> SUPPLIED INFORMATION
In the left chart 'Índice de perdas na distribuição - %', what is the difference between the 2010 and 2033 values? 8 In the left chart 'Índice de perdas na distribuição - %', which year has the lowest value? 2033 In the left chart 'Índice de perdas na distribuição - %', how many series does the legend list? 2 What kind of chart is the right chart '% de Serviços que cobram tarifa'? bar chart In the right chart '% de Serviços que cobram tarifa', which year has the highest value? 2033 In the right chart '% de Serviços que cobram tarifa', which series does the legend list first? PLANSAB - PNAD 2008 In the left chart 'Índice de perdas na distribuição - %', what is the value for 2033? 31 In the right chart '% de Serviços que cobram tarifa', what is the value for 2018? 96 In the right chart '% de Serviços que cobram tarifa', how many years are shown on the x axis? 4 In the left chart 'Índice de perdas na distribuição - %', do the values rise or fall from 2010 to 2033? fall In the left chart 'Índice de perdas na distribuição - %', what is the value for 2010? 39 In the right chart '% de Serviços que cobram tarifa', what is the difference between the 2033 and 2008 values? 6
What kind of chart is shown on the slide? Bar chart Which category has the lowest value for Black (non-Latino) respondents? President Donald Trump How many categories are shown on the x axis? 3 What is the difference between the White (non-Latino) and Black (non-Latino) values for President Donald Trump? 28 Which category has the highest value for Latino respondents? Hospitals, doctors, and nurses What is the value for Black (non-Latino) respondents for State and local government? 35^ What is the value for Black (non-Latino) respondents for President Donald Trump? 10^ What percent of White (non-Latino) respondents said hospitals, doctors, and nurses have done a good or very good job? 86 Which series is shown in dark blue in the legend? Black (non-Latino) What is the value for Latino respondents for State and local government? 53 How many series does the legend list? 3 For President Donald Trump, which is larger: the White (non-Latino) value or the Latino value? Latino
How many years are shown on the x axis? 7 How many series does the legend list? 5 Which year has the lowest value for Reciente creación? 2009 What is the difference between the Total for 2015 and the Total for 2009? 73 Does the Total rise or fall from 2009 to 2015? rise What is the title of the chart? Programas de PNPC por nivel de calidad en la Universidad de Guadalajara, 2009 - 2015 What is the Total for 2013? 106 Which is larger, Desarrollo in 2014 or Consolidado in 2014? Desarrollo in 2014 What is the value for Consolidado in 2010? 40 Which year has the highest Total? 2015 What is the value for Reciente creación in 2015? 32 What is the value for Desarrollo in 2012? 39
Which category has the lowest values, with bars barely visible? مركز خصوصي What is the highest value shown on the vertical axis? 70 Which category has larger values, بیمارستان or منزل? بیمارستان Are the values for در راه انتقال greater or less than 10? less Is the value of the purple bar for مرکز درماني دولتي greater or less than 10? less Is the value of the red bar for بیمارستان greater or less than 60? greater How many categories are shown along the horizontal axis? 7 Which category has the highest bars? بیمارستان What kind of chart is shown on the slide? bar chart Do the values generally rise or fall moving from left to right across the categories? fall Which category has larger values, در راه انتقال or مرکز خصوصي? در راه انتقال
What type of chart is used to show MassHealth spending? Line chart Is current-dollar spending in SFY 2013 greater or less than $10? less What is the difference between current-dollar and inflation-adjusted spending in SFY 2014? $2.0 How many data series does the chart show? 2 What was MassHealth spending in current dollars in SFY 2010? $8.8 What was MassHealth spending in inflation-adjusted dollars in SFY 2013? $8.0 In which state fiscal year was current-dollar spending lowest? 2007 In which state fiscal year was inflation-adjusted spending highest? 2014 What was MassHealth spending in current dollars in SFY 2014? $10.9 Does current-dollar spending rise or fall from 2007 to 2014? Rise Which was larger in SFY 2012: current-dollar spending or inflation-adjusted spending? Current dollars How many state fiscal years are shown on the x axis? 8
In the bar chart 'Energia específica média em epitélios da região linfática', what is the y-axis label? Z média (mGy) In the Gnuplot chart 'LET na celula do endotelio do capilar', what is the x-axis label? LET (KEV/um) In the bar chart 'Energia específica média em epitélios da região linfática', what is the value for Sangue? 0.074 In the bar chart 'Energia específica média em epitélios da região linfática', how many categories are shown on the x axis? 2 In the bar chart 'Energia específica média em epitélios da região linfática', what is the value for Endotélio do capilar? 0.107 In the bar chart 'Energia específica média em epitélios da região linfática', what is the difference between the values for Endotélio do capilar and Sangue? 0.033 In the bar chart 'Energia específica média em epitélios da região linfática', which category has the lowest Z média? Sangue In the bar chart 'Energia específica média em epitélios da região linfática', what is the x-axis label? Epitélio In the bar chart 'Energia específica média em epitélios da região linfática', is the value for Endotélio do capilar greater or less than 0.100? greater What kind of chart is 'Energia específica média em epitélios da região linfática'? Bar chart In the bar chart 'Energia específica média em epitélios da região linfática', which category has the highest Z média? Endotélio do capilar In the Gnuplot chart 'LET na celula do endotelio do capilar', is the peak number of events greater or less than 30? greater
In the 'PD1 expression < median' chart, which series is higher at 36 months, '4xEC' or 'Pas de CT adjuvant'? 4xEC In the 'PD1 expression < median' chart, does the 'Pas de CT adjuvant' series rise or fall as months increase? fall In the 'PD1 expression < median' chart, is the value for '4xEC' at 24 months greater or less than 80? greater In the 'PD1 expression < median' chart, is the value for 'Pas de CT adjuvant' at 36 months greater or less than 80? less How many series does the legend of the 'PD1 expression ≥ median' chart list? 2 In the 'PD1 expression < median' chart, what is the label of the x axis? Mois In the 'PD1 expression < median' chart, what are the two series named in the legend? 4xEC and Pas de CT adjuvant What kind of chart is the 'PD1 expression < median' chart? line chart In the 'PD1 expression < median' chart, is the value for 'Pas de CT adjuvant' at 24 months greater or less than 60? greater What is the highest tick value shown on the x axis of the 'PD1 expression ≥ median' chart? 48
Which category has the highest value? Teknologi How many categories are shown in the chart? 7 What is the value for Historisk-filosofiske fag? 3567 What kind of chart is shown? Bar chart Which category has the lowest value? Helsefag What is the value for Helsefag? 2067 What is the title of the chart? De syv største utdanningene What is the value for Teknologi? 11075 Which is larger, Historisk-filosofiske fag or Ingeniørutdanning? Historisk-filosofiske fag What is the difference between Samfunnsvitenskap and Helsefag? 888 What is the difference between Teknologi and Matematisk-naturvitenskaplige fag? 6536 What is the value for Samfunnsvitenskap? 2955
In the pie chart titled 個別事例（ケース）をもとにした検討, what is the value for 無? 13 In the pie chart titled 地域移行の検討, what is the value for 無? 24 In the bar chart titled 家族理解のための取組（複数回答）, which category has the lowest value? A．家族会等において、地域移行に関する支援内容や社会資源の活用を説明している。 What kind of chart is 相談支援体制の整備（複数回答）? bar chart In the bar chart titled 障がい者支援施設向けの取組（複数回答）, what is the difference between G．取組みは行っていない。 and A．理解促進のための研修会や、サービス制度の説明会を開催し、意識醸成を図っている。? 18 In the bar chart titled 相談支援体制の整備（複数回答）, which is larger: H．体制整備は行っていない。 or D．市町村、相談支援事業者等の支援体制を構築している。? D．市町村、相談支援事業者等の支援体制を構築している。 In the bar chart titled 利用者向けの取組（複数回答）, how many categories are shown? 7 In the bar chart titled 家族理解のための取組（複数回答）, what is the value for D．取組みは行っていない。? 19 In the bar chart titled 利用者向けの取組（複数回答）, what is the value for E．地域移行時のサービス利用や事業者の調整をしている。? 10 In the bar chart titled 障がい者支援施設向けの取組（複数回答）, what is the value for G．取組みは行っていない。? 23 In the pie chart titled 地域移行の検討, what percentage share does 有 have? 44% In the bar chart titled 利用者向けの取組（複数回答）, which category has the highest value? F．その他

> EXERCISE OBJECTIVE
Gather every line of the records above that contains the word "Universidad". Capitalization matters, so a line counts only if the letters match in case as well.

> WRITTEN SOLUTION
How many years are shown on the x axis? 7 How many series does the legend list? 5 Which year has the lowest value for Reciente creación? 2009 What is the difference between the Total for 2015 and the Total for 2009? 73 Does the Total rise or fall from 2009 to 2015? rise What is the title of the chart? Programas de PNPC por nivel de calidad en la Universidad de Guadalajara, 2009 - 2015 What is the Total for 2013? 106 Which is larger, Desarrollo in 2014 or Consolidado in 2014? Desarrollo in 2014 What is the value for Consolidado in 2010? 40 Which year has the highest Total? 2015 What is the value for Reciente creación in 2015? 32 What is the value for Desarrollo in 2012? 39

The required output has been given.